* **PROBLEM REQUIREMENTS**
In the records from the line with "How far from the observation" up to and including the last line, rename "man's face" to "person's face" and write those lines out again with nothing else altered. Leave the pictures out.

^^^^^^^^^^^^^^^^

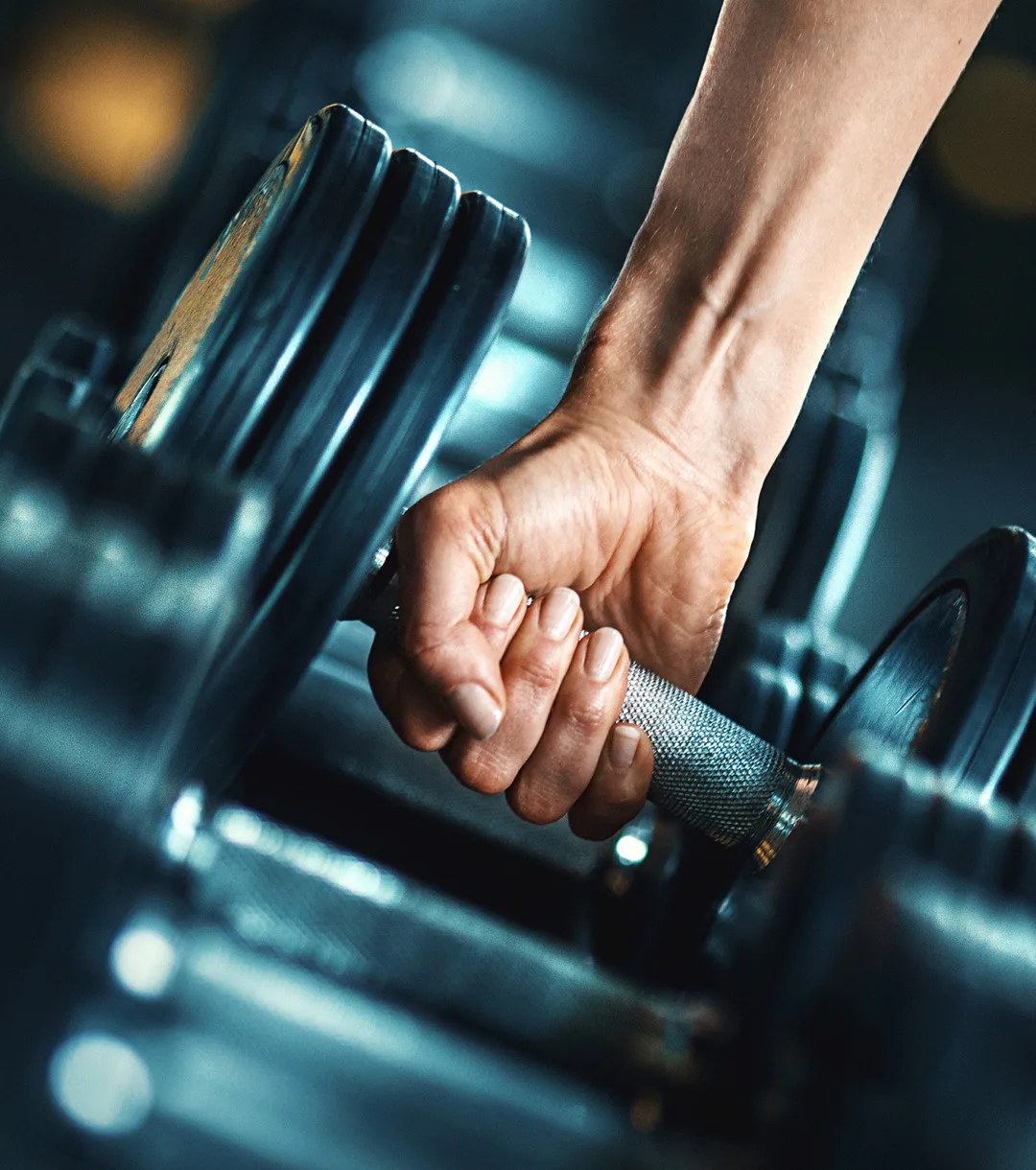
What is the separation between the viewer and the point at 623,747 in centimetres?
87

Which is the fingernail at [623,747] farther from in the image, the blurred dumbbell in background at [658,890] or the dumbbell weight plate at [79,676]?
the dumbbell weight plate at [79,676]

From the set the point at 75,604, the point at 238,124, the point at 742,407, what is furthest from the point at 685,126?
the point at 238,124

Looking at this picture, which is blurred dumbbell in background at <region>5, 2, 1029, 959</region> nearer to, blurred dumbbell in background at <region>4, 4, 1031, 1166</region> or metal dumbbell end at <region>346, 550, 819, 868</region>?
blurred dumbbell in background at <region>4, 4, 1031, 1166</region>

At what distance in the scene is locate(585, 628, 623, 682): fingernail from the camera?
842mm

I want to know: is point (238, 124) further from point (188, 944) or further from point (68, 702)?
point (68, 702)

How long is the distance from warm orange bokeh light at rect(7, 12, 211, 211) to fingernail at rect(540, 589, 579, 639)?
12.9 ft

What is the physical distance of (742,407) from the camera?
108cm

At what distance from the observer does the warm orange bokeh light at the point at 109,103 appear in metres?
4.15

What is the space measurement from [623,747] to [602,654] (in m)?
0.08

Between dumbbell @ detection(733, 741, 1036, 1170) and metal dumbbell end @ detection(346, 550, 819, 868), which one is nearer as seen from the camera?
dumbbell @ detection(733, 741, 1036, 1170)

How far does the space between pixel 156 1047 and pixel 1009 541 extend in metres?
0.64

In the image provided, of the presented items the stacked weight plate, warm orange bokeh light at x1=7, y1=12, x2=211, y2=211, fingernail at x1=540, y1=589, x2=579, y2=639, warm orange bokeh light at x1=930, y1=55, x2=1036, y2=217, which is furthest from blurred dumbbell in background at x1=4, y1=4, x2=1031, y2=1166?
warm orange bokeh light at x1=7, y1=12, x2=211, y2=211

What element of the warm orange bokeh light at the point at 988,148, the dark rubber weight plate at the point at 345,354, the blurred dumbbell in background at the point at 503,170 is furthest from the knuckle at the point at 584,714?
the warm orange bokeh light at the point at 988,148

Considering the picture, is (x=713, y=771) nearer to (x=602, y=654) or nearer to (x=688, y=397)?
(x=602, y=654)
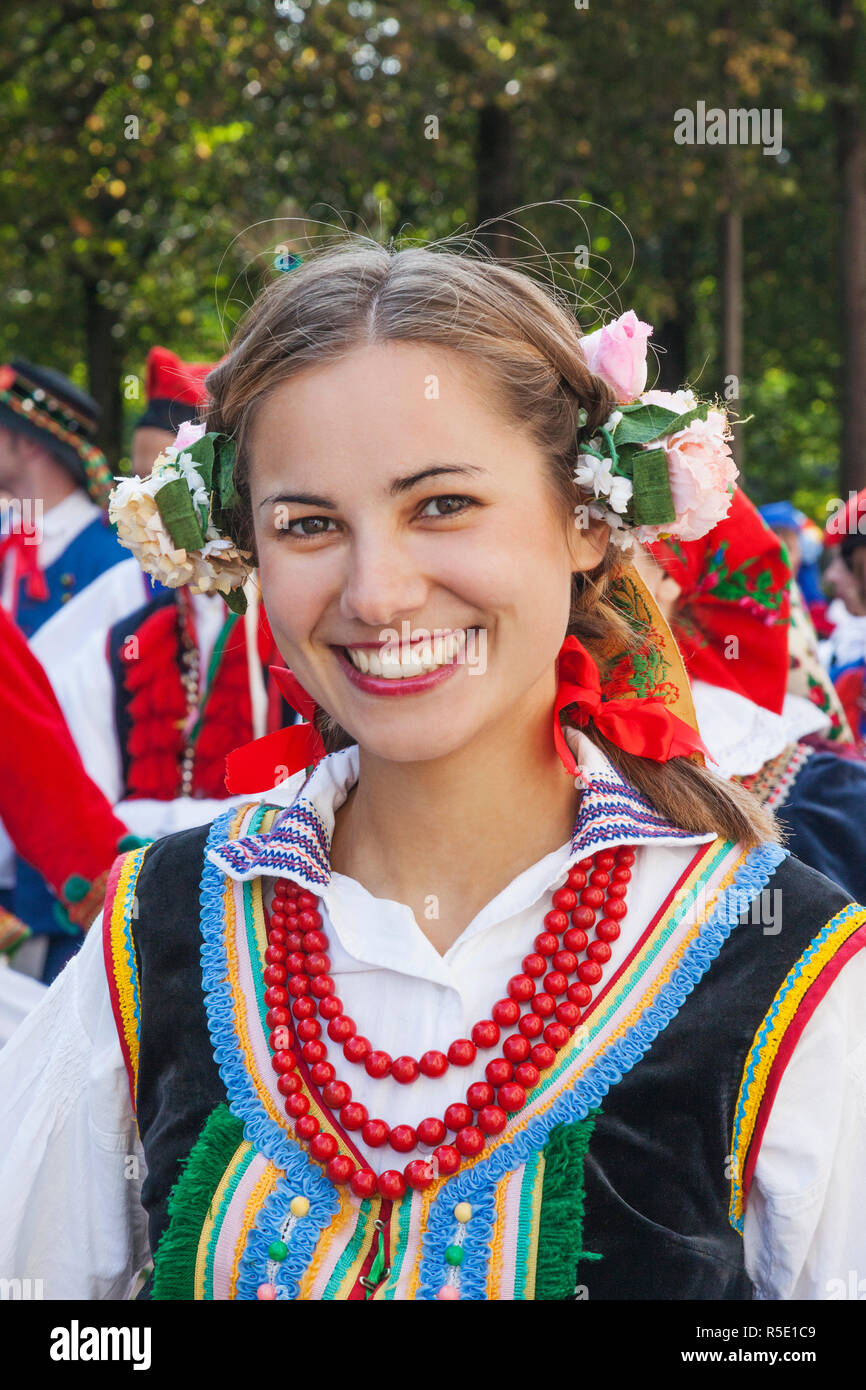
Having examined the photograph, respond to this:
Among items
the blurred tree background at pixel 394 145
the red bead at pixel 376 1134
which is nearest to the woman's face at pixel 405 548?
the red bead at pixel 376 1134

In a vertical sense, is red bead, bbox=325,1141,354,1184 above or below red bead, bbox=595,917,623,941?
below

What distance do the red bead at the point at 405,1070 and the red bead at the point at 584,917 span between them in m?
0.26

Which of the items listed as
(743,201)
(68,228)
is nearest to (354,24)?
(68,228)

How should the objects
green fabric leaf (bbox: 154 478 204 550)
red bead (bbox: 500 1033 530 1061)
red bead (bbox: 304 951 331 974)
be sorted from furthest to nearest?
green fabric leaf (bbox: 154 478 204 550), red bead (bbox: 304 951 331 974), red bead (bbox: 500 1033 530 1061)

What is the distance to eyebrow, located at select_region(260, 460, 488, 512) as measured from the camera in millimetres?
1589

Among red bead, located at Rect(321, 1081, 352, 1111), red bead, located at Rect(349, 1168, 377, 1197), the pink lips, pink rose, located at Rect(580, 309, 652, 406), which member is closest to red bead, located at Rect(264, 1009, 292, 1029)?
red bead, located at Rect(321, 1081, 352, 1111)

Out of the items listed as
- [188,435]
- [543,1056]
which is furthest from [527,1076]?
[188,435]

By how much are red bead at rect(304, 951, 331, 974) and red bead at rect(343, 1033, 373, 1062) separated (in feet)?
0.35

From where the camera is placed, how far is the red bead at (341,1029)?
1726mm

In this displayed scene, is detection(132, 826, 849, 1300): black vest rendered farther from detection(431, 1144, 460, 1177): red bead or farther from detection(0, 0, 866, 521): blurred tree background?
detection(0, 0, 866, 521): blurred tree background

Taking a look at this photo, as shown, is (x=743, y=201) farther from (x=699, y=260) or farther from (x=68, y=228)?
(x=68, y=228)

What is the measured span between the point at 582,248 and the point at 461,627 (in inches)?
31.6

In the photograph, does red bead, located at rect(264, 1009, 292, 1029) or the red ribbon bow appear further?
the red ribbon bow

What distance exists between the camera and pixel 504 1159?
1.63 meters
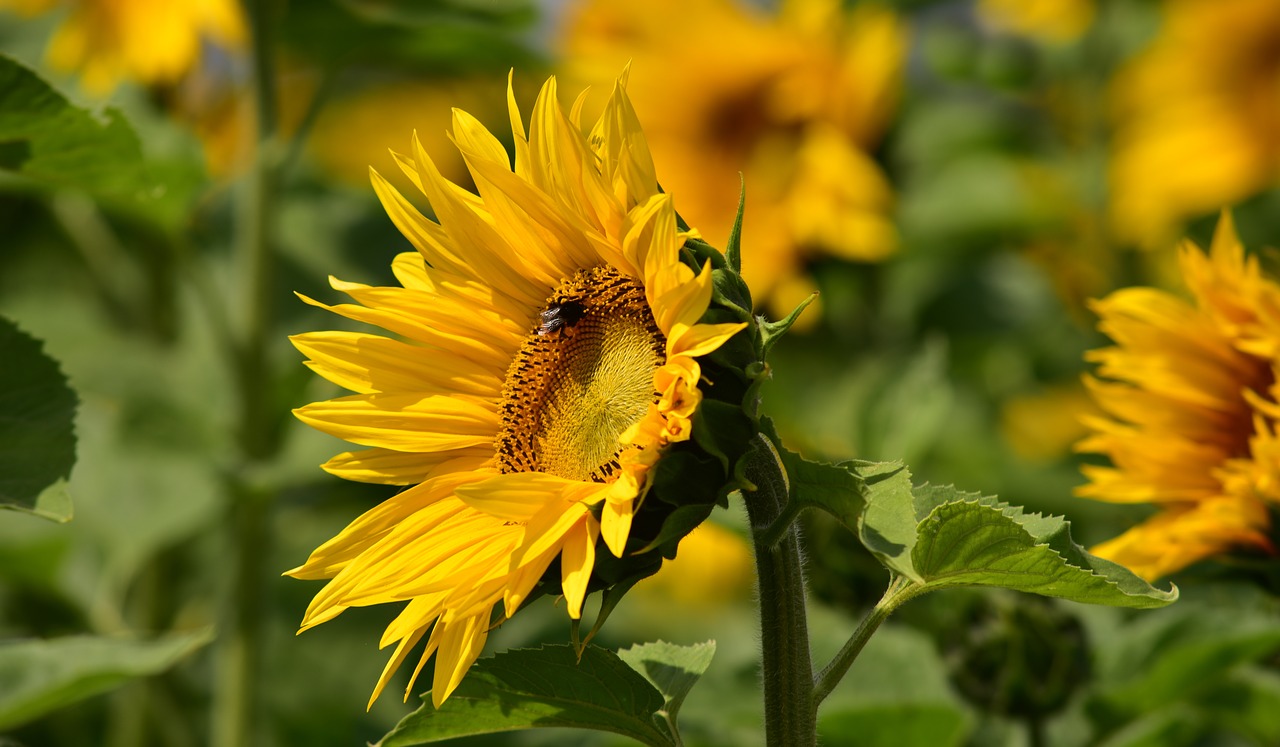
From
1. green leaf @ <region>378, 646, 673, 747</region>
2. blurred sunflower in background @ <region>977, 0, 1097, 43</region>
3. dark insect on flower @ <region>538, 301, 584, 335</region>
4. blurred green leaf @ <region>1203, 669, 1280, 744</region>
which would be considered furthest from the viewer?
blurred sunflower in background @ <region>977, 0, 1097, 43</region>

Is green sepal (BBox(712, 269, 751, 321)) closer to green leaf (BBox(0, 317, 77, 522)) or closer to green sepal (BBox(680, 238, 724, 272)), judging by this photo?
green sepal (BBox(680, 238, 724, 272))

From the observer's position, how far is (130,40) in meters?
2.24

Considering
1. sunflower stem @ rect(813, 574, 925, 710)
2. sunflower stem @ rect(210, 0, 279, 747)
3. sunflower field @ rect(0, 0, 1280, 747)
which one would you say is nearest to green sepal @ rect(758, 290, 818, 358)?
sunflower field @ rect(0, 0, 1280, 747)

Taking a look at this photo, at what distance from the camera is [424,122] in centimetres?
334

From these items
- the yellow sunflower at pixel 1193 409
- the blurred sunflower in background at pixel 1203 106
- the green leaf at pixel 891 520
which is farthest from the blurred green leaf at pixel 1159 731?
the blurred sunflower in background at pixel 1203 106

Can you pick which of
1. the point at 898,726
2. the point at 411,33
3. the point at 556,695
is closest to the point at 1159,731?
the point at 898,726

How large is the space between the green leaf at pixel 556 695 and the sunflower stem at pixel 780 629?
7cm

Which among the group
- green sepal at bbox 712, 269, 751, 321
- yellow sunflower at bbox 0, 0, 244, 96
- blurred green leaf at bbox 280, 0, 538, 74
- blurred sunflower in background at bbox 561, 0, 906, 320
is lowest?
green sepal at bbox 712, 269, 751, 321

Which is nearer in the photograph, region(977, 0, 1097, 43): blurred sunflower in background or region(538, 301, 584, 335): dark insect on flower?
region(538, 301, 584, 335): dark insect on flower

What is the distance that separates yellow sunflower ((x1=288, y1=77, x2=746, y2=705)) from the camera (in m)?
0.86

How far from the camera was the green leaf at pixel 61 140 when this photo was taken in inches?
41.4

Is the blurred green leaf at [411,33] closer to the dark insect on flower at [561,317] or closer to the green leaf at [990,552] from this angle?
the dark insect on flower at [561,317]

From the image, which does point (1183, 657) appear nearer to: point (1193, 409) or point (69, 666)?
point (1193, 409)

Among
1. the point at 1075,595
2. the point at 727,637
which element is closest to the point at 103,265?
the point at 727,637
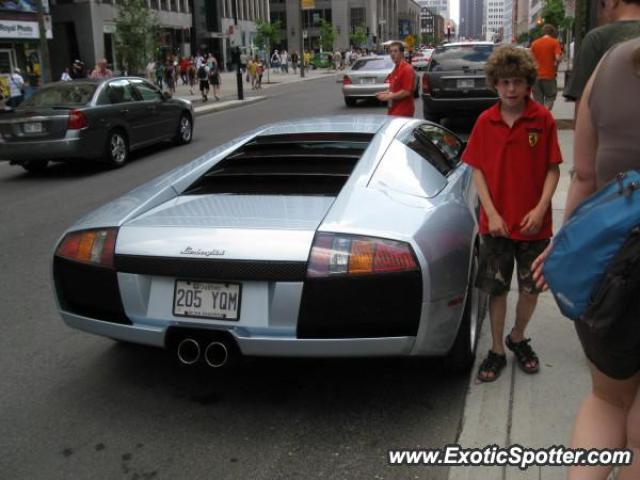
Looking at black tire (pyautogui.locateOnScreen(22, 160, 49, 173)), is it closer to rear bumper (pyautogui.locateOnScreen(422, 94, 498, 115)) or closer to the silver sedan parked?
rear bumper (pyautogui.locateOnScreen(422, 94, 498, 115))

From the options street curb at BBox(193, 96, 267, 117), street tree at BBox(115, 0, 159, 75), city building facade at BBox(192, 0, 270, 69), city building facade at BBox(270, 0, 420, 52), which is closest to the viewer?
street curb at BBox(193, 96, 267, 117)

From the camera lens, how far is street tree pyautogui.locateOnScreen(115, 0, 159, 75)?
83.4ft

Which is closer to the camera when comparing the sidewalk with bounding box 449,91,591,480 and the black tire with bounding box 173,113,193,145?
the sidewalk with bounding box 449,91,591,480

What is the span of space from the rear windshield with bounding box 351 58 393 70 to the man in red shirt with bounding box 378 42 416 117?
12611 mm

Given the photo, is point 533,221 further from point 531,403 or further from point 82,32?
point 82,32

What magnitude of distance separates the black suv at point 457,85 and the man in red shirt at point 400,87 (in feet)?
15.1

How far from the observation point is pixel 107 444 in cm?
306

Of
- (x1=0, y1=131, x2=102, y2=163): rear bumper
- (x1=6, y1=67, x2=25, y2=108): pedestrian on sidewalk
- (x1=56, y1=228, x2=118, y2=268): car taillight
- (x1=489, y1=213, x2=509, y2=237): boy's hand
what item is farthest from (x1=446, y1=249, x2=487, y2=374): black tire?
(x1=6, y1=67, x2=25, y2=108): pedestrian on sidewalk

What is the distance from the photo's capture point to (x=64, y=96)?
37.0 ft

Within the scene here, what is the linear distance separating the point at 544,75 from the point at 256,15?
227 feet

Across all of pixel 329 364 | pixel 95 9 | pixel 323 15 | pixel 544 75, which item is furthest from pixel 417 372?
pixel 323 15

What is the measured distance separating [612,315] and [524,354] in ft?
6.36

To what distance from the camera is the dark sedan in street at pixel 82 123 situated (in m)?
10.7

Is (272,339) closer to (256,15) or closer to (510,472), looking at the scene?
(510,472)
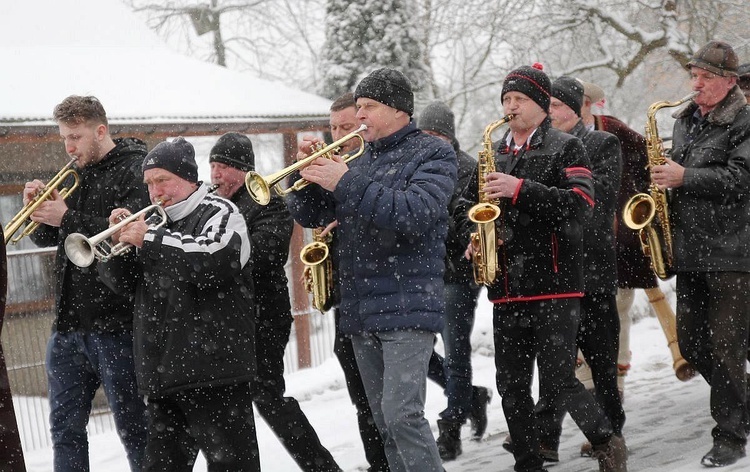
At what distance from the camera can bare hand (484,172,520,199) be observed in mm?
5371

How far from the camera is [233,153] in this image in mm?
5859

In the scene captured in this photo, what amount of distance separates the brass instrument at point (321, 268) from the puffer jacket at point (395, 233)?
0.75 metres

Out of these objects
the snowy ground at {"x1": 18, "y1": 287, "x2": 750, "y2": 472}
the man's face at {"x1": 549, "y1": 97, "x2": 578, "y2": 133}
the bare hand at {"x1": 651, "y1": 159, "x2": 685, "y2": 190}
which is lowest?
the snowy ground at {"x1": 18, "y1": 287, "x2": 750, "y2": 472}

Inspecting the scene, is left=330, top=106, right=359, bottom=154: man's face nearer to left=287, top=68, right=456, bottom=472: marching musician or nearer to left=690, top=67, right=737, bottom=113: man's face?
left=287, top=68, right=456, bottom=472: marching musician

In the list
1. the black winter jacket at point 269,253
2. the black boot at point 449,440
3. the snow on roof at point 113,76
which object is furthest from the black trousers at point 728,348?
the snow on roof at point 113,76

^^^^^^^^^^^^^^^^

* **OUTPUT**
How far from the observation point is pixel 107 444 in cm?
306

Of
- (x1=0, y1=131, x2=102, y2=163): rear bumper
- (x1=6, y1=67, x2=25, y2=108): pedestrian on sidewalk
- (x1=56, y1=228, x2=118, y2=268): car taillight
- (x1=489, y1=213, x2=509, y2=237): boy's hand
what item is farthest from (x1=446, y1=249, x2=487, y2=374): black tire?
(x1=6, y1=67, x2=25, y2=108): pedestrian on sidewalk

What is the distance from the photo's capture point to (x=64, y=96)?
37.0 ft

Within the scene here, what is the linear distance separating the point at 544,75 from the point at 256,15?
227 feet

Across all of pixel 329 364 | pixel 95 9 | pixel 323 15 | pixel 544 75, which item is furthest from pixel 417 372?
pixel 323 15

What is the measured distance separating [612,315] and [524,354] in ft?
6.36

To what distance from the camera is the dark sedan in street at pixel 82 123 situated (in m)?
10.7

Is (272,339) closer to (256,15) or closer to (510,472), looking at the scene?
(510,472)
At what distance from the camera can bare hand (484,172,520,199) be observed in mm?
5371

How far from the camera is [233,153] in this image in mm?
5859

In the scene captured in this photo, what amount of distance separates the brass instrument at point (321, 268) from the puffer jacket at point (395, 233)?
0.75 metres

Out of these objects
the snowy ground at {"x1": 18, "y1": 287, "x2": 750, "y2": 472}
the person's face at {"x1": 549, "y1": 97, "x2": 578, "y2": 133}
the bare hand at {"x1": 651, "y1": 159, "x2": 685, "y2": 190}
which is lowest?
the snowy ground at {"x1": 18, "y1": 287, "x2": 750, "y2": 472}

Inspecting the scene, is left=330, top=106, right=359, bottom=154: person's face nearer to left=287, top=68, right=456, bottom=472: marching musician or nearer to left=690, top=67, right=737, bottom=113: person's face?
left=287, top=68, right=456, bottom=472: marching musician

In the list
1. the black winter jacket at point 269,253
2. the black boot at point 449,440
3. the snow on roof at point 113,76
which object is furthest from the black trousers at point 728,348?
the snow on roof at point 113,76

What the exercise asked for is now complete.